Supplementary materials for the ECIR 2026 short paper:
"Principled Context Engineering for RAG: Statistical Guarantees via Conformal Prediction"
- prompts/ - Prompt templates for relevance labeling and LLM scoring
- examples/ - Example inputs and outputs
Binary relevance judgments are generated using Llama 3.3-70B-Instruct with the following prompt:
Does this snippet contain or support the following fact?
Fact: {fact}
Snippet: {snippet}
Answer YES if the snippet contains this information, NO otherwise.
Think step by step:
1. What is the fact claiming?
2. Does the snippet mention this information?
3. Is the information in the snippet consistent with the fact?
Format: YES/NO
Answer:
See prompts/relevance_labeling.txt for full details.
| Component | Model | Details |
|---|---|---|
| Language Model | Llama 3.3-70B-Instruct | Relevance labeling, LLM scoring |
| Language Model | GPT-4o | LLM scoring (Conformal-LLM) |
| Embedding Model | Qwen3-Embedding-8B | - |
Scoring Function:
A_emb(q,s) = 1 - cos(emb(q), emb(s))
Scoring Function:
A_LLM(q,s) = 1 - rating
Where rating ∈ [0,1] is the LLM-provided relevance score. The same prompt was used for both GPT-4o and Llama 3.3-70B-Instruct.

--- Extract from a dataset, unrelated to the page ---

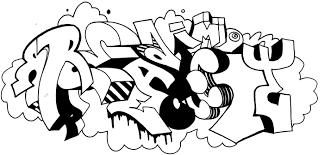 graffiti art book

See prompts/llm_scoring.txt for the full prompt.
τ̂_α = Quantile_{1-α}({A(q,s) : r(q,s) = 1})
Coverage Guarantee:
P(s ∈ K_q | r(q,s) = 1) ≥ 1 - α
| Parameter | Value |
|---|---|
| Chunk size | 500 characters |
| Overlap | 100 characters |
| Boundary handling | Preserve sentence boundaries |
| Dataset | Calibration | Test | Split Strategy |
|---|---|---|---|
| NeuCLIR | 1,440 snippets | 740 snippets | Disjoint query topics |
| RAGTIME | 1,710 snippets | 560 snippets | Disjoint query topics |
| Method | α | F1 | ConRed% |
|---|---|---|---|
| Conformal-Embedding | 0.05 | 0.720† | 22.2 |
| Conformal-Embedding | 0.10 | 0.700† | 35.0 |
| Conformal-Embedding | 0.20 | 0.680 | 52.8 |
| Conformal-LLM | 0.05 | 0.710† | 46.5 |
| Conformal-LLM | 0.10 | 0.700† | 58.0 |
| Conformal-LLM | 0.20 | 0.680 | 57.8 |
| Unfiltered Baseline | - | 0.69 | 0 |
† indicates significant improvement over unfiltered baseline (p<0.05).
Key findings:
- Conformal methods achieve target coverage guarantees
- 2-3× context reduction while maintaining factual accuracy
- F1 improves under strict filtering (α ≤ 0.10)
@misc{chakraborty2025principledcontextengineeringrag,
title={Principled Context Engineering for RAG: Statistical Guarantees via Conformal Prediction},
author={Debashish Chakraborty and Eugene Yang and Daniel Khashabi and Dawn Lawrie and Kevin Duh},
year={2025},
eprint={2511.17908},
archivePrefix={arXiv},
primaryClass={cs.CL},
url={https://arxiv.org/abs/2511.17908},
}MIT License - see LICENSE for details.